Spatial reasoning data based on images
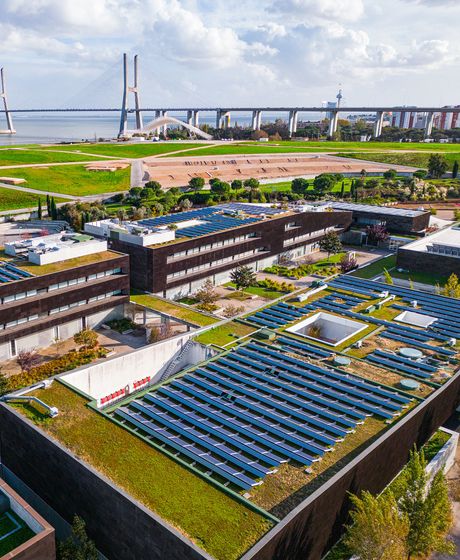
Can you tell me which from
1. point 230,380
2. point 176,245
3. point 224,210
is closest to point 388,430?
point 230,380

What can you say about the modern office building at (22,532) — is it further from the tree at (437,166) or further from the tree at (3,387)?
the tree at (437,166)

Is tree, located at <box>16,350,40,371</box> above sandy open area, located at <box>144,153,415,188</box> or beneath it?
beneath

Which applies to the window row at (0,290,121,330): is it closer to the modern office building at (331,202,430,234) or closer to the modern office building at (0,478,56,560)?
the modern office building at (0,478,56,560)

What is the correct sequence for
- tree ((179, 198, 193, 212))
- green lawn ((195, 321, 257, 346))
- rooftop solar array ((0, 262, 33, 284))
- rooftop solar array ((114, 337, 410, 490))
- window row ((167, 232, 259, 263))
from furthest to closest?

*Task brief*: Please output all of the records above again, word for word, but leave out the pictures.

*Task solution*:
Can you tell me which from
1. point 230,380
2. point 176,245
3. point 224,210
is closest to point 388,430?
point 230,380

What can you say about the modern office building at (22,532) — is it further from the tree at (437,166) or further from the tree at (3,387)?
the tree at (437,166)

Is tree, located at <box>16,350,40,371</box> above sandy open area, located at <box>144,153,415,188</box> or beneath it?
beneath

Which applies to the window row at (0,290,121,330): is it closer to the modern office building at (331,202,430,234) or closer to the modern office building at (0,478,56,560)?
the modern office building at (0,478,56,560)

What is the correct sequence for
- tree ((179, 198, 193, 212))
- green lawn ((195, 321, 257, 346))
- rooftop solar array ((0, 262, 33, 284))
- rooftop solar array ((114, 337, 410, 490))
- window row ((167, 232, 259, 263))
from furthest to closest?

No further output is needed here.